【詩】フライング

「生きなきゃダメだよ。あんたは生き物なんだから。
死んだら楽になるなんてのは、迷信だよ」
けれども、ネコは飛んだ。雪をまといながら飛んだ。

10階の部屋の中が見えた。
24を見ながら、男がケンタッキーフライドチキンを食べていた。
男の指先が、雨に濡れた向日葵のように光った。

ネコは落ちてゆく
ネコは落ちてゆく

9階の部屋の中が見えた。
家族が鍋を囲んでいた。キムチ鍋だった。
父が手にしているのは缶ビール。ドライと書かれていた。
鍋から湯気が立ち上がる。

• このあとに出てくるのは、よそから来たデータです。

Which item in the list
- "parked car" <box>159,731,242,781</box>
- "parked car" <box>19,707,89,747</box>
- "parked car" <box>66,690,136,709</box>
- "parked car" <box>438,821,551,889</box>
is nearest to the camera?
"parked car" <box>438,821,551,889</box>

蜃気楼のようだった。

ネコは落ちてゆく
どこまでゆこうか
そうだちょうどそこまでだ

8階の部屋の中が見えた。
男女が抱き合って眠っていた。
「ねえ、私のどこが好き?」
「どこもかしこも、世界中で一番好きさ」
女の瞳が、絵空事のように輝いた。

ネコは落ちてゆく
もうどこへもゆけない
色んなものがみえる

7階の部屋の中が見えた。
難しい顔をした二人がテーブルを囲みチェスをしていた。
「チェックメイト」
男は、そう言って瞬間窓の外を見た。
逃げ出しそうなクイーンを指でつなぎとめながら。

ネコは落ちてゆく
どこまでが過去だったか
ここはどこだったか

6階の部屋の中が見えた。
ベッドの中には男の子がいた。
母親が絵本を読み聞かせている。
「クマさんは、ライオンさんに言いました。
僕たちは、同じ生き物だよね」

ネコは落ちてゆく
いきたいとこもあったな
どこかで声が

5階の部屋の中が見えた。
新しく越してきた人たちだ。
一つ一つダンボールを開けて、中を見ている。
「プレイステーションはどこ?」
「アルバムは、持ってきた?」

4階の部屋の中が見えた。
少女は遺書を書いていた。すべての世界を閉じた。
----もうこれでおしまいにします。
少女は遺書を早くも書き終えた。それから、彼女は死へ向かう。
ネコは、もう彼女を助けることができないのだと知ってしまった。
不思議な気持だった。
なぜ、あの時、耳を傾けようとしなかったの……。

ネコは落ちてゆく
戻らない夕日のように

3階の部屋の中が見えた。
そこには誰もいなかった。
それが、ネコの見たものの最後だった。

ネコは落ちてゆく
ネコは落ちてゆく

2階の部屋はカーテンを閉め切っていた。
その中では、ものかきがものを書いていた。
ものかきは、朝から晩までそうしていた。
けれども、ものかきは次第に時間を忘れた。

1階の部屋では、母がみんなの帰りを待っていた。
待ちながら、料理の最中だった。
まだ、誰一人として帰ってはいなかった。
晩御飯は、カレーライスだった。